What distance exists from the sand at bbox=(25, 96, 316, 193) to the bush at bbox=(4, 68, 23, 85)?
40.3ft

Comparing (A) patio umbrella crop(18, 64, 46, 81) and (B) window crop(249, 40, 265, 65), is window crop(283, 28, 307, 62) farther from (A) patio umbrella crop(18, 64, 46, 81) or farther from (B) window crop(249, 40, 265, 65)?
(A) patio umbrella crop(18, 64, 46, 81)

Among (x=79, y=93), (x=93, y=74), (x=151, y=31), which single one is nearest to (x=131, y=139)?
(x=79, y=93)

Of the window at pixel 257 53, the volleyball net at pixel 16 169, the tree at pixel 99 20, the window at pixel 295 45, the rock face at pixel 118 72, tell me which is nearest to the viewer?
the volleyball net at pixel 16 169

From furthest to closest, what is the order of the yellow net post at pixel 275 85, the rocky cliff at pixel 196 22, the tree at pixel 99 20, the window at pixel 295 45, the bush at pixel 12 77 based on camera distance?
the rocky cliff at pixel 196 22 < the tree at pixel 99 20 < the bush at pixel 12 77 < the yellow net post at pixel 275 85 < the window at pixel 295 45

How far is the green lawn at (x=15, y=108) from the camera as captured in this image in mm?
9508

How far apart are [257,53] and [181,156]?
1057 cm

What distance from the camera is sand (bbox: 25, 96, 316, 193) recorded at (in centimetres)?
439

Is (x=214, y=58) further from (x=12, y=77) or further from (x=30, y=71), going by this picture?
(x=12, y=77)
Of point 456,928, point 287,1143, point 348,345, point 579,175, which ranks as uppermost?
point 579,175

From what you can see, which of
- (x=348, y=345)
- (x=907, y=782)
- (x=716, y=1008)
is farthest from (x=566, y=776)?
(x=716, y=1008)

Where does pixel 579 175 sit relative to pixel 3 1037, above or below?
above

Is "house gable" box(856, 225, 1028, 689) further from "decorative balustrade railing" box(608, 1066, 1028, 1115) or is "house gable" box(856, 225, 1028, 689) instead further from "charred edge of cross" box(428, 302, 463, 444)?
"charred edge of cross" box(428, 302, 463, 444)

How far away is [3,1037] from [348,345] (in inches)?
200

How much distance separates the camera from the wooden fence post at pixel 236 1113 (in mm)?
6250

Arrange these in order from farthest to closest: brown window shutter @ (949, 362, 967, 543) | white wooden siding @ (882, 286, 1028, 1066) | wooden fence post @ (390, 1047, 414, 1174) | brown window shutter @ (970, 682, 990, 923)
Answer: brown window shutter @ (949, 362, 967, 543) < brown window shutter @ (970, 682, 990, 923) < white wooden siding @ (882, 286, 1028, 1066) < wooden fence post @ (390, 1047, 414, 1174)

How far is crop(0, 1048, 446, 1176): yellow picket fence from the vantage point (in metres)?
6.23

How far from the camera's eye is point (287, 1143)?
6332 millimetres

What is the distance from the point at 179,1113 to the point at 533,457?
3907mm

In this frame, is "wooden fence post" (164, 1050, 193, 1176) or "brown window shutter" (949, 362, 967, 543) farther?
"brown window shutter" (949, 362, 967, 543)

══════════════════════════════

** OBJECTIVE **
Rewrite the entries above, changing each "camera" to "observer" and leaving everything else as it is.

** SOLUTION TO THIS PROBLEM **
What distance exists from the sand at bbox=(25, 96, 316, 193) to the bush at bbox=(4, 68, 23, 85)?
40.3ft

Comparing (A) patio umbrella crop(18, 64, 46, 81) and (B) window crop(249, 40, 265, 65), is window crop(283, 28, 307, 62) farther from (A) patio umbrella crop(18, 64, 46, 81) or farther from (B) window crop(249, 40, 265, 65)?
(A) patio umbrella crop(18, 64, 46, 81)

Among (x=79, y=93), (x=93, y=74), (x=151, y=31), which single one is nearest to (x=131, y=139)?
(x=79, y=93)

Of the window at pixel 257 53, the volleyball net at pixel 16 169, the tree at pixel 99 20, the window at pixel 295 45, the rock face at pixel 118 72, tell me which is nearest to the viewer?
the volleyball net at pixel 16 169

From furthest to closest, what is the order of the yellow net post at pixel 275 85, the rocky cliff at pixel 196 22, the tree at pixel 99 20, the window at pixel 295 45, the bush at pixel 12 77 based on observer distance?
the rocky cliff at pixel 196 22 < the tree at pixel 99 20 < the bush at pixel 12 77 < the yellow net post at pixel 275 85 < the window at pixel 295 45

How far is the green lawn at (x=15, y=108) from the observer as captured in this image in mm?
9508

How far apart are [257,53] and [181,156]?
1057 cm

What distance from the observer is sand (bbox: 25, 96, 316, 193) recorded at (in centimetres)?
439

Is (x=214, y=58) further from (x=12, y=77) or further from (x=30, y=71), going by this picture?
(x=12, y=77)
Of point 456,928, point 287,1143, point 348,345, point 579,175, which ranks as uppermost?
point 579,175

From what you can see, which of
- (x=348, y=345)
- (x=907, y=782)
- (x=716, y=1008)
is farthest from (x=566, y=776)?
(x=716, y=1008)

Where does pixel 579 175 sit relative to pixel 3 1037, above or below?
above

Is "house gable" box(856, 225, 1028, 689) further from "decorative balustrade railing" box(608, 1066, 1028, 1115) or is "house gable" box(856, 225, 1028, 689) instead further from "charred edge of cross" box(428, 302, 463, 444)?
"charred edge of cross" box(428, 302, 463, 444)

How far away is [3,1037] from [348,345] (in inches)?
200

How much distance separates the observer from the wooden fence post at pixel 236 1113 (in mm)?
6250

Arrange these in order from farthest to closest: brown window shutter @ (949, 362, 967, 543) | white wooden siding @ (882, 286, 1028, 1066) | wooden fence post @ (390, 1047, 414, 1174) | brown window shutter @ (970, 682, 990, 923)
Answer: brown window shutter @ (949, 362, 967, 543) < brown window shutter @ (970, 682, 990, 923) < white wooden siding @ (882, 286, 1028, 1066) < wooden fence post @ (390, 1047, 414, 1174)

How far is crop(0, 1048, 446, 1176): yellow picket fence from the vantage point (in metres)?
6.23

How far from the observer's eye is point (287, 1143)?
6332 millimetres

What is the distance from the point at 179,1113 to the point at 533,457?
3907mm

In this frame, is "wooden fence post" (164, 1050, 193, 1176) or "brown window shutter" (949, 362, 967, 543) farther?
"brown window shutter" (949, 362, 967, 543)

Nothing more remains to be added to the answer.